The responsibilities of ISPs to protect privacy directly shape how police can carry out investigations involving subscriber information, how copyright enforcement operates, and the sorts of commercial relationships ISPs can enter into when monetizing subscriber information. I settled on the term “privacy custodians” to describe the role of ISPs in governing privacy for lack of a better one (the term is used in health care, and here I conceive of privacy governance as being broader than managing the personal information of users, encompassing a broader relationship to the public including policy advocacy, public accountability, and privacy education). I’ve been interested in how different ISPs approach the role of privacy custodian, at times through differing interpretations of legal obligations, but also through different kinds of voluntary efforts to go beyond legal obligations. I discuss these by distinguishing positive responsibilities (the responsibility to do something) and negative responsibilities (the responsibility to not do something). I argue that we should pay attention to the ways that ISPs are distinguishing themselves by carving out and asserting new positive responsibilities, but being mindful of the discretion with which they do so, and the pressures to compromise privacy given the growing value of the data that these intermediaries can collect.

The abstract reads:

This article examines the role of internet service providers (ISPs) as guardians of personal information and protectors of privacy, with a particular focus on how telecom companies in Canada have historically negotiated these responsibilities. Communications intermediaries have long been expected to act as privacy custodians by their users, while simultaneously being subject to pressures to collect, utilize, and disclose personal information. As service providers gain custody over increasing volumes of highly-sensitive information, their importance as privacy custodians has been brought into starker relief and explicitly recognized as a core responsibility.

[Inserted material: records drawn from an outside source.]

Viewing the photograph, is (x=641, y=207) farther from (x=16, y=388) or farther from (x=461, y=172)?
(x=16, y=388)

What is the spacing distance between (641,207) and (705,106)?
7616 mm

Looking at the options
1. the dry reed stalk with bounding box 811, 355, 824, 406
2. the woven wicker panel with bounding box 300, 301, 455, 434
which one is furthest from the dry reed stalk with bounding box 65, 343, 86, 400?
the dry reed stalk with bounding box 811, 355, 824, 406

Some ISPs have adopted a more positive orientation to this responsibility, actively taking steps to advance it, rather that treating privacy protection as a set of limitations on conduct. However, commitments to privacy stewardship are often neutralized through contradictory legal obligations (such as mandated surveillance access) and are recurrently threatened by commercial pressures to monetize personal information.

While tensions over privacy and state surveillance have been long-lasting and persistent, in recent years the most interesting developments have been related to the monetization of personal information. Recent news have included the re-launch of Bell’s targeted ads program, and another U.S. privacy scandal involving the resale of location information. Canadian incumbents collaborate on location and identification services through EnStream, which has so far remained relatively quiet and scandal-free, but also introduced a new role into the subscriber-provider relationship. We pay service providers to give us connectivity and some extent of privacy, but these companies are also serving the needs of customers who want information about us.

In short, the internet’s gatekeepers are also the gatekeepers of our identities and activities.